Reason: A free hemiacetal group can open to a carbonyl-containing form.
ⓐ. Assertion is false, but Reason is true.
ⓑ. Assertion is true, but Reason is false.
ⓒ. Both are true, and Reason explains Assertion.
ⓓ. Both are true, but Reason is unrelated to Assertion.
Correct Answer: Both are true, and Reason explains Assertion.
Explanation: A free hemiacetal group at the anomeric carbon allows the cyclic sugar to open. The open-chain form contains a carbonyl group that can reduce suitable mild oxidising reagents. This is the structural basis of reducing sugar behaviour. The reason therefore directly explains the assertion.
218. Which situation would most likely prevent a sugar unit from showing reducing behaviour at that unit?
ⓐ. Its anomeric \(OH\) becomes a glycosidic acetal.
ⓑ. Its molecule contains several ordinary hydroxyl groups.
ⓒ. Its ring contains oxygen as part of the cyclic structure.
ⓓ. Its carbon chain contains carbon and hydrogen atoms.
Correct Answer: Its anomeric \(OH\) becomes a glycosidic acetal.
Explanation: The anomeric \(OH\) is the key group involved in ring opening. When it is converted into a glycosidic acetal linkage, the anomeric carbon becomes locked. This prevents formation of the open-chain carbonyl form from that unit. Ordinary hydroxyl groups elsewhere in the molecule do not have the same direct effect on reducing character.
219. Which statement is most suitable for the glycosidic bond in a disaccharide?
ⓐ. It is a metallic bond between two sugar ions.
ⓑ. It is a hydrogen bond between two nitrogenous bases.
ⓒ. It is a peptide bond formed by amino-acid condensation.
ⓓ. It is a covalent linkage between two sugar units.
Correct Answer: It is a covalent linkage between two sugar units.
Explanation: A disaccharide contains two monosaccharide units joined by a glycosidic bond. This bond is a covalent linkage, commonly involving an oxygen bridge. Hydrolysis of the disaccharide breaks this linkage and releases the sugar units. Metallic bonds, hydrogen bonds between bases, and peptide bonds belong to different chemical contexts.
220. Which statement best predicts the behaviour of a disaccharide with one free anomeric carbon?
ⓐ. It must be unable to hydrolyse.
ⓑ. It can behave as a reducing sugar.
ⓒ. It must contain a phosphate backbone.
ⓓ. It cannot contain a glycosidic bond.
Correct Answer: It can behave as a reducing sugar.

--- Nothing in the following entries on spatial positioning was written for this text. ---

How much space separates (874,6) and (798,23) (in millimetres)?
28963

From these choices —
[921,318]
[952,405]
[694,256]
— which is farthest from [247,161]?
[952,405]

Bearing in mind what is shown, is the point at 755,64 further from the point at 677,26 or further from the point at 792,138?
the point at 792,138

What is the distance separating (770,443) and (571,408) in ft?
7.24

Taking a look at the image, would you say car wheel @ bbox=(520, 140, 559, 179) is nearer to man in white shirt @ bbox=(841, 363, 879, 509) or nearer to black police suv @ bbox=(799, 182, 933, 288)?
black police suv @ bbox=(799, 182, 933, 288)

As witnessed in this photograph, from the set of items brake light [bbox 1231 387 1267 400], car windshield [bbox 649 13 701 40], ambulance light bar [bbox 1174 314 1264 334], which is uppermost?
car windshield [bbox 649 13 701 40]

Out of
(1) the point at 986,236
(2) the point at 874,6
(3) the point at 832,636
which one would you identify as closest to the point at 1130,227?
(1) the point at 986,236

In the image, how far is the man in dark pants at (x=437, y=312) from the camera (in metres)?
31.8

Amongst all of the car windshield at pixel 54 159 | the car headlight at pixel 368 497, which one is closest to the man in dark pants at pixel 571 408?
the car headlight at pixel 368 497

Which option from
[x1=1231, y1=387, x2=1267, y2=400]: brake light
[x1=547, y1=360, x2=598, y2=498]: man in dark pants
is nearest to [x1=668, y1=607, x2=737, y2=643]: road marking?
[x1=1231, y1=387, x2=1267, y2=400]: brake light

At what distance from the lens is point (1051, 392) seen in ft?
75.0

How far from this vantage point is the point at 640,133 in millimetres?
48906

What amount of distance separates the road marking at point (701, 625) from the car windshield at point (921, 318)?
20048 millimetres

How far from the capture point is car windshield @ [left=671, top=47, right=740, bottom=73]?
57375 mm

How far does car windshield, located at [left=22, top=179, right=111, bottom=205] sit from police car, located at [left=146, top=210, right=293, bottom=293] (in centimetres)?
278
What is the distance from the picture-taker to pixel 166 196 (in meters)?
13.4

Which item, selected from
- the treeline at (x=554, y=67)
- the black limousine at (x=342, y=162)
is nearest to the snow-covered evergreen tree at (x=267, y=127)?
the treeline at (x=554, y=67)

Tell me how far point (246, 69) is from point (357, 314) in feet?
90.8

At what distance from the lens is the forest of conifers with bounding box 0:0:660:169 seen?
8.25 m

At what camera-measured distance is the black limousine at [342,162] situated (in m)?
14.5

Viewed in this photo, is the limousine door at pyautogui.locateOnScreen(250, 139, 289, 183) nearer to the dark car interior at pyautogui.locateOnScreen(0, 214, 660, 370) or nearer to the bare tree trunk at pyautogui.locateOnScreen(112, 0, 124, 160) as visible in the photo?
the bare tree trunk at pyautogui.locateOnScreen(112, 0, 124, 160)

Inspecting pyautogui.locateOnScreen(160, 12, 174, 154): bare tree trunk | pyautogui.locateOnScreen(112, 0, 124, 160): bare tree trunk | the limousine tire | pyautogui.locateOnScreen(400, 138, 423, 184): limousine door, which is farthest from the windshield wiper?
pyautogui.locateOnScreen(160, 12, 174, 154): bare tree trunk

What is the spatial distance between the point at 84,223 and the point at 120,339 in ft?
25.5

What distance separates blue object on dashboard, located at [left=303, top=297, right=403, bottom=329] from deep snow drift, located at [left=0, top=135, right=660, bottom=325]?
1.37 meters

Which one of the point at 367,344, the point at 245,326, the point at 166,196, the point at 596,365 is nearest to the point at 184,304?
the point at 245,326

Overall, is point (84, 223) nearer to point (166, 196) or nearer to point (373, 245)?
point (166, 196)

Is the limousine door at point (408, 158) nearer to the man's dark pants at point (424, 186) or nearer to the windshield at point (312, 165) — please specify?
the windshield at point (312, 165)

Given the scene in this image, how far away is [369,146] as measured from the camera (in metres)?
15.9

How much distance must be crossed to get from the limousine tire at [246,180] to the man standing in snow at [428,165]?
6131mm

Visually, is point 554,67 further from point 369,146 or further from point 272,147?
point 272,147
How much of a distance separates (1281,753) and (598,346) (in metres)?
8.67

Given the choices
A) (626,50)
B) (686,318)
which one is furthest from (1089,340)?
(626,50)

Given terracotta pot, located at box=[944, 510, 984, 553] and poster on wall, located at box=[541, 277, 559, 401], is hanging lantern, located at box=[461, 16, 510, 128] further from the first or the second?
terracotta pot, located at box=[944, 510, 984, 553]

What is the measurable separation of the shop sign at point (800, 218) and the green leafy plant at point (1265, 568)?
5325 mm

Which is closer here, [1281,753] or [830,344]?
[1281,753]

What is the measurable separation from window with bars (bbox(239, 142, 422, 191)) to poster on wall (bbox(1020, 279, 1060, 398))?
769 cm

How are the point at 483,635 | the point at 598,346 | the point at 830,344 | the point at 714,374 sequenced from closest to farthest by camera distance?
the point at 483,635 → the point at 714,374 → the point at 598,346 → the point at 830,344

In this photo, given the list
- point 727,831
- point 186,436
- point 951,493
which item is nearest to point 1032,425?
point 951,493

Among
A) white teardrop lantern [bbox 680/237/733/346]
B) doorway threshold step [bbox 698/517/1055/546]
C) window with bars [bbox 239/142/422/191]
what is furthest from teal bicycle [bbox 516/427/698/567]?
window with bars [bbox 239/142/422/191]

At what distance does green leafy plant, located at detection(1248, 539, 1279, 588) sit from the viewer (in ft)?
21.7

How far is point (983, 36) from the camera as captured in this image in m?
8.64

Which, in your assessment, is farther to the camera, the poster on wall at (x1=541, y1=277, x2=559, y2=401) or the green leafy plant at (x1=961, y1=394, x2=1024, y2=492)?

Explanation: If one anomeric carbon remains free in a disaccharide, that sugar unit can open into a carbonyl-containing form. This allows the disaccharide to reduce reagents such as Tollens’ or Fehling’s reagent. The molecule still contains a glycosidic bond joining the two monosaccharide units. A free anomeric carbon therefore supports reducing behaviour without making the molecule non-carbohydrate.